■ Given exercise
In the records below, find the line containing "In what is photographed", then extract that line and all subsequent lines exactly, leaving out everything else.

[A run of records]
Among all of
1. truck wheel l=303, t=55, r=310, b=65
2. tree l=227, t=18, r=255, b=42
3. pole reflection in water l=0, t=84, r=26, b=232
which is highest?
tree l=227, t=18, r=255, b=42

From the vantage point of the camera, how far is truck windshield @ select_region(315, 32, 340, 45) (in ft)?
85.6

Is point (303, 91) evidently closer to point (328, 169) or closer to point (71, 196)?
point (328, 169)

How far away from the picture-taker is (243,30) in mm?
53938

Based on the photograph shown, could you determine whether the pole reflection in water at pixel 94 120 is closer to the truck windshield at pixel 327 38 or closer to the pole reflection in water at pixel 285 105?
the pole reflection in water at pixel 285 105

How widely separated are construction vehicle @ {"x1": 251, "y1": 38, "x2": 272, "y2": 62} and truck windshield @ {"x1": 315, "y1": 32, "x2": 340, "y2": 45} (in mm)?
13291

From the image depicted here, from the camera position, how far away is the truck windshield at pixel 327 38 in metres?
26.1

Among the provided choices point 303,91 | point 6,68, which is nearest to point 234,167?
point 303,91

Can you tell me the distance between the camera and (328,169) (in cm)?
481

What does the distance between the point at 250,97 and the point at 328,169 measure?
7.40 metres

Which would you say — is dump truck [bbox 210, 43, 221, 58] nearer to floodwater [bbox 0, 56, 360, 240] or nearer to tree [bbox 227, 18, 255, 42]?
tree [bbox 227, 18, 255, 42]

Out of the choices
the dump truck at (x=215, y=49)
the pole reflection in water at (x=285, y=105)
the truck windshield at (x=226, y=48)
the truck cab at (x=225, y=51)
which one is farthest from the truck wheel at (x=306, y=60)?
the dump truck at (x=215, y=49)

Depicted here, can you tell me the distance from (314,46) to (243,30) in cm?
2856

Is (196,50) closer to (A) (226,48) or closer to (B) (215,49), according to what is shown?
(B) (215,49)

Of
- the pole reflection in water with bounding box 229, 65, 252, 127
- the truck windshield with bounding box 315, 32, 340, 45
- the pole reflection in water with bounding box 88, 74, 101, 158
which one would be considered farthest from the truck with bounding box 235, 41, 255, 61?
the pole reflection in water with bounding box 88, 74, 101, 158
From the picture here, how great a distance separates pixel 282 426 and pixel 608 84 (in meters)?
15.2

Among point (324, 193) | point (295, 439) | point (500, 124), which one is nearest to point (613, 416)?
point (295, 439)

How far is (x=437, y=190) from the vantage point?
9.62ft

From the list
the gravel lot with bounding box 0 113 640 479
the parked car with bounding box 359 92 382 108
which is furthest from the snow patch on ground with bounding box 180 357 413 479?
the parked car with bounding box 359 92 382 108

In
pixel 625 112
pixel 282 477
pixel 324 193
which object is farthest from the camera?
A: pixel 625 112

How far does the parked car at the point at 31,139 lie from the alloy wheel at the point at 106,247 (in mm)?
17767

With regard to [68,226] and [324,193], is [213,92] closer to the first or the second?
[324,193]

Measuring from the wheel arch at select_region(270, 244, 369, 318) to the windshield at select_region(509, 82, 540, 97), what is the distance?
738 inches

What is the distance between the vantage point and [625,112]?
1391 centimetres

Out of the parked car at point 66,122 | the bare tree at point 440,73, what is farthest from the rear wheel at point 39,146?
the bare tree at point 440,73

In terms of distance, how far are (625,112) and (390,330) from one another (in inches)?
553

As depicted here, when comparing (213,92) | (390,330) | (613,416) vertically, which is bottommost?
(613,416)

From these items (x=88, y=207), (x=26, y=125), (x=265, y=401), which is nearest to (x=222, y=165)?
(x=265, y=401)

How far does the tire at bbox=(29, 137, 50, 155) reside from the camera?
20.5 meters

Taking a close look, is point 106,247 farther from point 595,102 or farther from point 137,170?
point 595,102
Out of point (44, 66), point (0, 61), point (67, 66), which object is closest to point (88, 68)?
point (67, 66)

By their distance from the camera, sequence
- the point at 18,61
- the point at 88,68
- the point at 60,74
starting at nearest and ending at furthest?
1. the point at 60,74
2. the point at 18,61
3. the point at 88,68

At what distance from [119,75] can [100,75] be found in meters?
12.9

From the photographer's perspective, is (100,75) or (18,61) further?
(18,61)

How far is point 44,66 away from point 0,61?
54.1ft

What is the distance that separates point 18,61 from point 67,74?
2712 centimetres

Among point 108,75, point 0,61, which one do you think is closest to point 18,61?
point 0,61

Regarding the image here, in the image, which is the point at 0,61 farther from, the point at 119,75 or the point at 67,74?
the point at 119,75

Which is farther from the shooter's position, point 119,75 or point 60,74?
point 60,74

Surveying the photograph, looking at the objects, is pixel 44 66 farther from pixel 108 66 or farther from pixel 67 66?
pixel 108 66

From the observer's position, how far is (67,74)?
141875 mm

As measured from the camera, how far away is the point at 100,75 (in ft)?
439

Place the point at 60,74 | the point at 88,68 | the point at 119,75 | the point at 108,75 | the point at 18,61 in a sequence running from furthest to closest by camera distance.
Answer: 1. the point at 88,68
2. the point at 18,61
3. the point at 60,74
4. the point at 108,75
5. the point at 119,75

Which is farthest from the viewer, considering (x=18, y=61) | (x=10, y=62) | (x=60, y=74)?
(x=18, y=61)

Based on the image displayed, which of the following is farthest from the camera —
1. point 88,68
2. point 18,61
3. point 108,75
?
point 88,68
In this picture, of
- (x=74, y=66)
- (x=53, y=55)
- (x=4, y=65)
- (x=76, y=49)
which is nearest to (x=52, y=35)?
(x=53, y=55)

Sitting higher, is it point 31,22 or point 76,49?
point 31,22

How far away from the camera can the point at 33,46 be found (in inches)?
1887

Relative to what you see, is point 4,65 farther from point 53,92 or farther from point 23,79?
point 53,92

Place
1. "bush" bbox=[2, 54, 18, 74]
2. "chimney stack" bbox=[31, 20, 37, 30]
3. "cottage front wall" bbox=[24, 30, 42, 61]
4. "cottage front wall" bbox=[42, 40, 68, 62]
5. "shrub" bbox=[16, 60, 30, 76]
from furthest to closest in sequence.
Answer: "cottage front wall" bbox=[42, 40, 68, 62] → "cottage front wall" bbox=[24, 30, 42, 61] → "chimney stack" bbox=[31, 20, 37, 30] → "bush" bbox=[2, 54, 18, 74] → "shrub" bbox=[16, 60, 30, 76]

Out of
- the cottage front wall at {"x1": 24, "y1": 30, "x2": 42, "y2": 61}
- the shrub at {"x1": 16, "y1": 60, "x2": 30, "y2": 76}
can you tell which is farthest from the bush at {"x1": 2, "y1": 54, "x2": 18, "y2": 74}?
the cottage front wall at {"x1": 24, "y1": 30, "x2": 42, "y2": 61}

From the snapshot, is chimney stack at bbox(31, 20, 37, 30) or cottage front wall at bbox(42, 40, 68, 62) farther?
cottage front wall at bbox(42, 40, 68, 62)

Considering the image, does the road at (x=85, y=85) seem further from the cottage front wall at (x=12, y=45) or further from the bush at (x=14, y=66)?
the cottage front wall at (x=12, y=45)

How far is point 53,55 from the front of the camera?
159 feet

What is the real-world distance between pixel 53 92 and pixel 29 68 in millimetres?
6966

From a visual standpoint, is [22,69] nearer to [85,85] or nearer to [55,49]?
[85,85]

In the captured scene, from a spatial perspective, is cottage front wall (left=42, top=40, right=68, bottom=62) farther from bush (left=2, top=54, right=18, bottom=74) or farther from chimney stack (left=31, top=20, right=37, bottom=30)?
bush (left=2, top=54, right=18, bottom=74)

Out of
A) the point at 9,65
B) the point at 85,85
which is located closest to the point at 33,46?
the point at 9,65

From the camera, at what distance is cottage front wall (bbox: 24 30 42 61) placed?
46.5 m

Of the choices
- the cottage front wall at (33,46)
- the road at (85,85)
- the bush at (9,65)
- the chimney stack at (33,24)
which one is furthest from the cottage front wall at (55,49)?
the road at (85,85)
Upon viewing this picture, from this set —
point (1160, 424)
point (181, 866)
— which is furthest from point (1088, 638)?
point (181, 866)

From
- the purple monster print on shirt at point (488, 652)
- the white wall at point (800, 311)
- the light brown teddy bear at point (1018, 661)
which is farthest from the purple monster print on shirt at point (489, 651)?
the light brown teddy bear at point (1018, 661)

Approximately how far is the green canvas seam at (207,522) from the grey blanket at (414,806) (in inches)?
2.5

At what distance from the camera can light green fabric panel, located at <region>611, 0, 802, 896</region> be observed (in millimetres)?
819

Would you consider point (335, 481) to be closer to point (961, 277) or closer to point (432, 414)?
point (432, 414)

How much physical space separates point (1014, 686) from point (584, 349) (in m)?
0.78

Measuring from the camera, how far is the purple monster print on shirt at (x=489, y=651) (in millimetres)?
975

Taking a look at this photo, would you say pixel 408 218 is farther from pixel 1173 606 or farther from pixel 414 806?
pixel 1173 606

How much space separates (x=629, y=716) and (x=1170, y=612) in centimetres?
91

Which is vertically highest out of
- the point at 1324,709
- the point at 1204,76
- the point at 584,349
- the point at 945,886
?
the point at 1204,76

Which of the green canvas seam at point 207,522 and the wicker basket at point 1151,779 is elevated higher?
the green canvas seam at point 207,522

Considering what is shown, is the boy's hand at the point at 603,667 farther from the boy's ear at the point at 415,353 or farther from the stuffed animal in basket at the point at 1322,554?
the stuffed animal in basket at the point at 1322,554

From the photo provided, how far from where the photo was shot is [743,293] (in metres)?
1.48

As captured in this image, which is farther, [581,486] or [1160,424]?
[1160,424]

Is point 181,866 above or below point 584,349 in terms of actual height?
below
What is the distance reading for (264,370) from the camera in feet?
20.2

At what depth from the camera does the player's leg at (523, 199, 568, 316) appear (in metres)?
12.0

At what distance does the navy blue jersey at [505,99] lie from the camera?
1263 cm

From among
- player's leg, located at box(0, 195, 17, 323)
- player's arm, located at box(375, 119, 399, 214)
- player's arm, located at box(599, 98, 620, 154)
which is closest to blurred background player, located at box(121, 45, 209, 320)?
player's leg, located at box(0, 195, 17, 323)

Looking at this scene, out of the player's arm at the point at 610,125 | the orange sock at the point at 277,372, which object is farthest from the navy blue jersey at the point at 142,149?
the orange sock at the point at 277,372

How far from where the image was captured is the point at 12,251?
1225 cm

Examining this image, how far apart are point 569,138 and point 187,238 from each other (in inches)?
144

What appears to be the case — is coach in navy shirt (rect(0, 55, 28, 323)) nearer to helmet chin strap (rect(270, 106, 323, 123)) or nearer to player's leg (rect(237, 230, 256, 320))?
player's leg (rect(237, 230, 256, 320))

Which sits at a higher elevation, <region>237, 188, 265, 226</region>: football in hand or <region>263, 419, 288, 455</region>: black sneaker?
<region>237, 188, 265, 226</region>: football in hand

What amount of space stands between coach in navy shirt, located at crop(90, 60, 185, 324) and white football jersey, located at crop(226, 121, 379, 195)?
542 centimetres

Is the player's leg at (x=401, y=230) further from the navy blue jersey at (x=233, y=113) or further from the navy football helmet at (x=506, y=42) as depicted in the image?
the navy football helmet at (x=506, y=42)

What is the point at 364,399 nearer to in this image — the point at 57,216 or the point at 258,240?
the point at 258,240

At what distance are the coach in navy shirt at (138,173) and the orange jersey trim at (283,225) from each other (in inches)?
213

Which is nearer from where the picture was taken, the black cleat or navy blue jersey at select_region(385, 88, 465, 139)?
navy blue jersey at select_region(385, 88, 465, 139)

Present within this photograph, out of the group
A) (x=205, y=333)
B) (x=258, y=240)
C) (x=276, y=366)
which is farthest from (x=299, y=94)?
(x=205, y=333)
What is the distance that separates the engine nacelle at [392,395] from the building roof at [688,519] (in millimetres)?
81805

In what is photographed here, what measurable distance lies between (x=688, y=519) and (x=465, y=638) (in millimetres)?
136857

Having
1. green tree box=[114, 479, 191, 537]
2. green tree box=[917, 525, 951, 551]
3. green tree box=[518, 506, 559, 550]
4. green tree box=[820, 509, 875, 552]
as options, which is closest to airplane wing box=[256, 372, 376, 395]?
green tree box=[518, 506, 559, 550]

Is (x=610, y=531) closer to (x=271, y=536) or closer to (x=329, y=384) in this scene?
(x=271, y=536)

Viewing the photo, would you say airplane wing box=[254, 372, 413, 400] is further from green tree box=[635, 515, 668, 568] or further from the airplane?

■ Output for this exercise
In what is photographed here, what measurable distance lies between (x=688, y=519) and (x=465, y=638) (in millimetres)?
136857

Having
1. green tree box=[114, 479, 191, 537]
2. green tree box=[917, 525, 951, 551]
3. green tree box=[518, 506, 559, 550]
4. green tree box=[820, 509, 875, 552]
as options, which is closest to airplane wing box=[256, 372, 376, 395]?
green tree box=[518, 506, 559, 550]

Is (x=610, y=531) closer to (x=271, y=536) or closer to (x=329, y=384) in this scene?
(x=271, y=536)

Viewing the photo, would you say airplane wing box=[254, 372, 413, 400] is further from green tree box=[635, 515, 668, 568] or further from the airplane?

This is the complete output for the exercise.